What we’re reading (2/20)
“Midwest Labor Markets Shake Off Covid-19 Downturn” (Wall Street Journal). “Indianapolis, Minneapolis and Cincinnati joined Columbus as having among the lowest unemployment rates of 51 major metro areas at the end of last year, on the unadjusted basis the Labor Department uses to rank cities. That placed the heartland cities well ahead of tech and financial powerhouses such as San Francisco and Boston.”
“The SPAC Bubble Is About To Burst” (Harvard Business Review). “It seems almost everyone who is anyone is ‘sponsoring’ or setting up a SPAC, from ex-Trump adviser Gary Cohn to basketball star Shaquille O’Neal to Hong Kong tycoon Richard Li. But, as my recent paper shows, signs beyond the headline figures suggest that SPACs are a bubble about to burst.”
“What Unchecked Short-Selling Means For The Stock Market” (Morningstar). “Short squeezes like what we saw this year with GameStop aren't new. But the evolution of the communication between investors and the trading platforms used to mobilize around the stock are--at least to the investing world.”

- _Information_:
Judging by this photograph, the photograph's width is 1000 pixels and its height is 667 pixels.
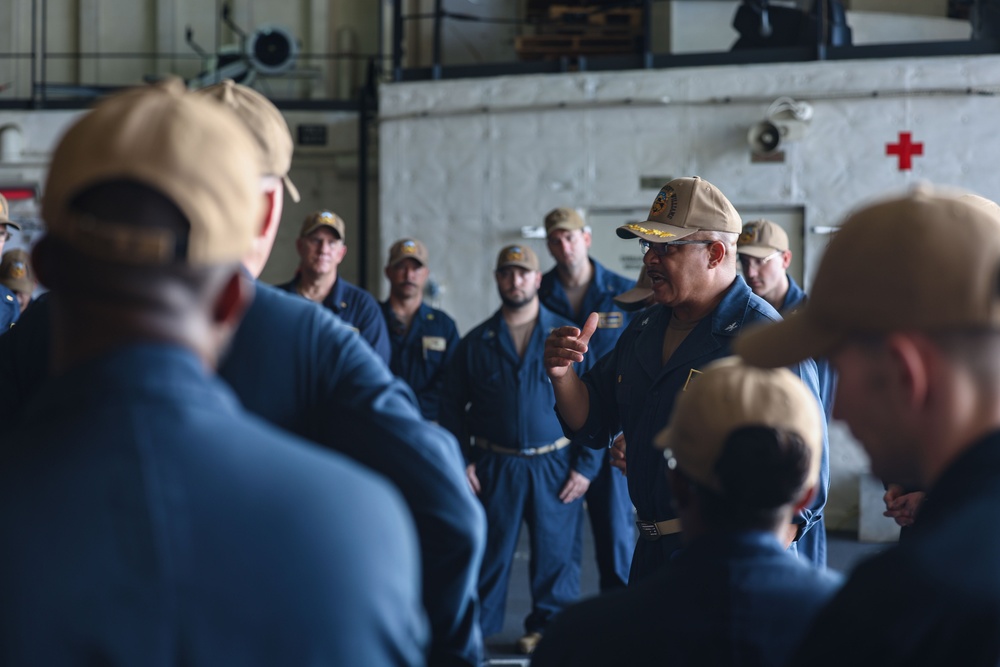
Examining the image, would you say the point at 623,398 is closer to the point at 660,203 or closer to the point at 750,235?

==

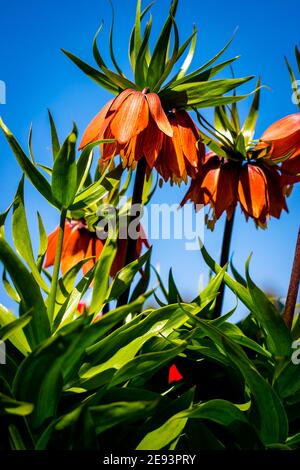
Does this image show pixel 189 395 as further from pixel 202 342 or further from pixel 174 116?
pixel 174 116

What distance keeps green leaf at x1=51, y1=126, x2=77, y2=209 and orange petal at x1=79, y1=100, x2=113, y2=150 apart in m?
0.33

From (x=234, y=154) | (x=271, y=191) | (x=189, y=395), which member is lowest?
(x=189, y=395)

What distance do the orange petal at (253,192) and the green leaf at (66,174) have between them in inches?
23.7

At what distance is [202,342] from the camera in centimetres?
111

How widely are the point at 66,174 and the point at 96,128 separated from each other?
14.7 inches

- _Task requirements_:
1: According to the reading list, why were Indianapolis, Minneapolis and Cincinnati placed well ahead of San Francisco and Boston? Answer in one to three sentences.
2: In the reading list, which stock is named as an example of a short squeeze this year?
The items have no connection to the reading list.

- _Answer set_:
1: Along with Columbus, they had among the lowest unemployment rates of 51 major metro areas at the end of last year. This was measured on the unadjusted basis the Labor Department uses to rank cities.

2: GameStop.